• Request
Return word for word the lines of the records starting with the line that contains "What is the measured span" and going on through the end of the records.

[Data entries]
◇ ◇ ◇ ◇ ◇
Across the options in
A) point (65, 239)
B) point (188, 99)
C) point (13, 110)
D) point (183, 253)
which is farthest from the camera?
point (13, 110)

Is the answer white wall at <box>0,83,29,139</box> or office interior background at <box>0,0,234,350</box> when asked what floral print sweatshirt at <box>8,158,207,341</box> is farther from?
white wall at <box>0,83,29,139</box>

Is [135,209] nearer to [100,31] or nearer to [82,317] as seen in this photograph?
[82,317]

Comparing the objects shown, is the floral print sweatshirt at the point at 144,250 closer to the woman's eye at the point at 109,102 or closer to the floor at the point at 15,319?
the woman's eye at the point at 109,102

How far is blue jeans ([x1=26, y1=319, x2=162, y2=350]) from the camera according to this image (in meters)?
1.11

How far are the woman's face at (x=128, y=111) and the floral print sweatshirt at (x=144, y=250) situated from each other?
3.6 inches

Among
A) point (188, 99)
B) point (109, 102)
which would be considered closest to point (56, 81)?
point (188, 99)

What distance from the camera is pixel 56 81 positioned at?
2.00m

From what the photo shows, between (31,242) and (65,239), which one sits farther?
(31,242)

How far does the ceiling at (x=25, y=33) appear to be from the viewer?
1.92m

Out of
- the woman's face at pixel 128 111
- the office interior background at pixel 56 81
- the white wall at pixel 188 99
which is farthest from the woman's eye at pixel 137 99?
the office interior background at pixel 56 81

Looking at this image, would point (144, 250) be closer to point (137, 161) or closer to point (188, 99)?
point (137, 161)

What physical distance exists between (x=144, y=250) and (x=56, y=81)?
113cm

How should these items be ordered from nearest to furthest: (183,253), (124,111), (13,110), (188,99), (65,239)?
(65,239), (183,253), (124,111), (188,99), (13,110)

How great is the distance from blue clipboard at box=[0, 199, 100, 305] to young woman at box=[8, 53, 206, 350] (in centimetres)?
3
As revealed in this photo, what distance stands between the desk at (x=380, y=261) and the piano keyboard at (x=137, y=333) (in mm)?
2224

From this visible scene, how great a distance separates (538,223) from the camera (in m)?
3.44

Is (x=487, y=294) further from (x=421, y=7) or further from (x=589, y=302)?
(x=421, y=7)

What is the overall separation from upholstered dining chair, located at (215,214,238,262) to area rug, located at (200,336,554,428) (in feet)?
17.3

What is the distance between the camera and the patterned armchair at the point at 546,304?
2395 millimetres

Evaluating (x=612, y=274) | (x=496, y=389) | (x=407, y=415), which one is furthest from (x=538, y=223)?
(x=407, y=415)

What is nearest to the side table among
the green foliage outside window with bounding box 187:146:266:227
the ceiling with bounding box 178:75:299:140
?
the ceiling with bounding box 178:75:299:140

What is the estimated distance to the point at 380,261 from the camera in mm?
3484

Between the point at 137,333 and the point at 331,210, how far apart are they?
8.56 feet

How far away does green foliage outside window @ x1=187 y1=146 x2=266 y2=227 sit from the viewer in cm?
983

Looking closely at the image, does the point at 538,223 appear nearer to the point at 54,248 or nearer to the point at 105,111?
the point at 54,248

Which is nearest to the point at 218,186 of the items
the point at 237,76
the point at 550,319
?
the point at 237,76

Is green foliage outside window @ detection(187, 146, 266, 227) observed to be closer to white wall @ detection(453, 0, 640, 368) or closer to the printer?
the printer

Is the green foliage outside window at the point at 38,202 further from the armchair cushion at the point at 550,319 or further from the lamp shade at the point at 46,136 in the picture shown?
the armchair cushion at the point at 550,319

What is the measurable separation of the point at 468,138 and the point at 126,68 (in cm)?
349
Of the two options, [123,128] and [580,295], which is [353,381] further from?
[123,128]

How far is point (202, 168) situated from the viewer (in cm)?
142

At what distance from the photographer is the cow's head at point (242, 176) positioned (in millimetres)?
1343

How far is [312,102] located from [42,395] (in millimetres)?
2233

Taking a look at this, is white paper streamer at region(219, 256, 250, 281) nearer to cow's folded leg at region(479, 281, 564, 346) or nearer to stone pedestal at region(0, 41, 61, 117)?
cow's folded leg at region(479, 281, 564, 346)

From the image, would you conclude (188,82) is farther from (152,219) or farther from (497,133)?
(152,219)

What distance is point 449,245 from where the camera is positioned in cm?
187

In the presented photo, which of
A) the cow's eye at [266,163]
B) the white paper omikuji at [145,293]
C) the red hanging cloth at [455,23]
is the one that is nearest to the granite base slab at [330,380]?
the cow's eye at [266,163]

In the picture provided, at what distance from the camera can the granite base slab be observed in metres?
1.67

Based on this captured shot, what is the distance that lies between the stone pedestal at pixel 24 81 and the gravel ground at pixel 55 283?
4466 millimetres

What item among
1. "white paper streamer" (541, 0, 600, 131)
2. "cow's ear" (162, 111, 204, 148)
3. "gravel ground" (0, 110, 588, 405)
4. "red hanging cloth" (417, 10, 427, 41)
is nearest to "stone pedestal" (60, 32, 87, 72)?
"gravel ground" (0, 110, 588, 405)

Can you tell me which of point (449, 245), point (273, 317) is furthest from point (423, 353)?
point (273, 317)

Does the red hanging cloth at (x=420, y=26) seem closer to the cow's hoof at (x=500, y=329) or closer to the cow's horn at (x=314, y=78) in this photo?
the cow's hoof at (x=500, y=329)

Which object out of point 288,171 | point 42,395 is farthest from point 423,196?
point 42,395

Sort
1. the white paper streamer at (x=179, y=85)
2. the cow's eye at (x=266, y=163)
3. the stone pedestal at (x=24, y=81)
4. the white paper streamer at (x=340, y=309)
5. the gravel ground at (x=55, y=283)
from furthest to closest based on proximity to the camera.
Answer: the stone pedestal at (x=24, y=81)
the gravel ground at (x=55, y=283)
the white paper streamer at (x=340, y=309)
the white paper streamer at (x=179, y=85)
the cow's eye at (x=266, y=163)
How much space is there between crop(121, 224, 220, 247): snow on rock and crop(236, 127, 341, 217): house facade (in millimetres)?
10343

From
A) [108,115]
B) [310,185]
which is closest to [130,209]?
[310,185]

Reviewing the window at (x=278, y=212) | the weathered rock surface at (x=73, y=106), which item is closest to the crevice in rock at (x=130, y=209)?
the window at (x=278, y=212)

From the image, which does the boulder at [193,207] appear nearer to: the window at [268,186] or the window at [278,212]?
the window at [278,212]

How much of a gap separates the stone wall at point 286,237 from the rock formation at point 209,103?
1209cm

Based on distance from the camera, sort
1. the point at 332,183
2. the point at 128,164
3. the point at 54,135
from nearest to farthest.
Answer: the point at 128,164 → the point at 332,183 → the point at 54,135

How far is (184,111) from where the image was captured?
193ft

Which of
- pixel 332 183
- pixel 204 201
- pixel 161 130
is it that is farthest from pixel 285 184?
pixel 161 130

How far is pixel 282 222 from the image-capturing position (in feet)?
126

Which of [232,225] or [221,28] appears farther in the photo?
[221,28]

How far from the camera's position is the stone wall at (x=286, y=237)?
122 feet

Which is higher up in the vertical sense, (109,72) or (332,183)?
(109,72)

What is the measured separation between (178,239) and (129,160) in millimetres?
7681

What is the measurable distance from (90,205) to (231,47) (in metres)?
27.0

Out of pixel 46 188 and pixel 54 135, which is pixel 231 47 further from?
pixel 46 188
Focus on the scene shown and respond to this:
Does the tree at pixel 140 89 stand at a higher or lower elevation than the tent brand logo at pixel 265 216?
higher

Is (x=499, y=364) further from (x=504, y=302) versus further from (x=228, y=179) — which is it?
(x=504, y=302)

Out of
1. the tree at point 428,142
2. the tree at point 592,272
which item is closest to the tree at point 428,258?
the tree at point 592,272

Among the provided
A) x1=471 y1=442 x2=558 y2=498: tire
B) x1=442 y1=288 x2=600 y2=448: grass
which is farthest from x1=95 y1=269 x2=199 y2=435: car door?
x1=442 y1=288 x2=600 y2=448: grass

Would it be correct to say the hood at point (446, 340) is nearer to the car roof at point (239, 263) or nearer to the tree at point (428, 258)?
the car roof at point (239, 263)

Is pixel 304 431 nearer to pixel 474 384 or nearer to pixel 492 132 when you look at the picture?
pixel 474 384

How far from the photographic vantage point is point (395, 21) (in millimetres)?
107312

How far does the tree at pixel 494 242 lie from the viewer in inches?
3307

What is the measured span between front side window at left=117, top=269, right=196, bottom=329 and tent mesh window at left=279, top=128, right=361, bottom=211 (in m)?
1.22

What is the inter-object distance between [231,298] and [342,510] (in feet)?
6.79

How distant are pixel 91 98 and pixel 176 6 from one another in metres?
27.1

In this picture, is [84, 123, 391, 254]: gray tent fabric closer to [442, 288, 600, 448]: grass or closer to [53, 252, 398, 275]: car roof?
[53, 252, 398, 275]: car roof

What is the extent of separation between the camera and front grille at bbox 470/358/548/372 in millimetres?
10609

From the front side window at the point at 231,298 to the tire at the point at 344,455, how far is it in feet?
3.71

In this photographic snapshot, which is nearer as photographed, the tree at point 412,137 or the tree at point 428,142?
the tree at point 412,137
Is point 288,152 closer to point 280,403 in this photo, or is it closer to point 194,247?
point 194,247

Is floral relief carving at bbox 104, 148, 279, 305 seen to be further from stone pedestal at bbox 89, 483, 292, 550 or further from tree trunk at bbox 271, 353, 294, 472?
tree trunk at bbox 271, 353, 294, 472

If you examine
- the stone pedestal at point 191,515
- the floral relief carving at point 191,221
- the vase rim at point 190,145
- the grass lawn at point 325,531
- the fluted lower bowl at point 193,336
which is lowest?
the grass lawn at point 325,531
◇ ◇ ◇ ◇ ◇
• Correct output
What is the measured span between front side window at left=117, top=269, right=196, bottom=329 and tent mesh window at left=279, top=128, right=361, bottom=211 (in m)?
1.22

What is the inter-object distance between [231,298] and [342,510] (in feet)?
6.79

How distant are pixel 91 98 and pixel 176 6 from one another in metres?
27.1

In this picture, is [84, 123, 391, 254]: gray tent fabric closer to [442, 288, 600, 448]: grass or closer to [53, 252, 398, 275]: car roof?
[53, 252, 398, 275]: car roof

What is the extent of separation between the camera and front grille at bbox 470/358/548/372 in millimetres?
10609

From the front side window at the point at 231,298 to the tire at the point at 344,455, how far is it in feet?
3.71

In this photographic snapshot, which is nearer as photographed, the tree at point 412,137 or the tree at point 428,142?
the tree at point 412,137
Is point 288,152 closer to point 280,403 in this photo, or is it closer to point 194,247?
point 194,247

Is floral relief carving at bbox 104, 148, 279, 305 seen to be further from stone pedestal at bbox 89, 483, 292, 550 or further from tree trunk at bbox 271, 353, 294, 472?
tree trunk at bbox 271, 353, 294, 472

If you examine
- the stone pedestal at point 191,515
- the floral relief carving at point 191,221
- the vase rim at point 190,145
- the grass lawn at point 325,531
- the fluted lower bowl at point 193,336
which is lowest?
the grass lawn at point 325,531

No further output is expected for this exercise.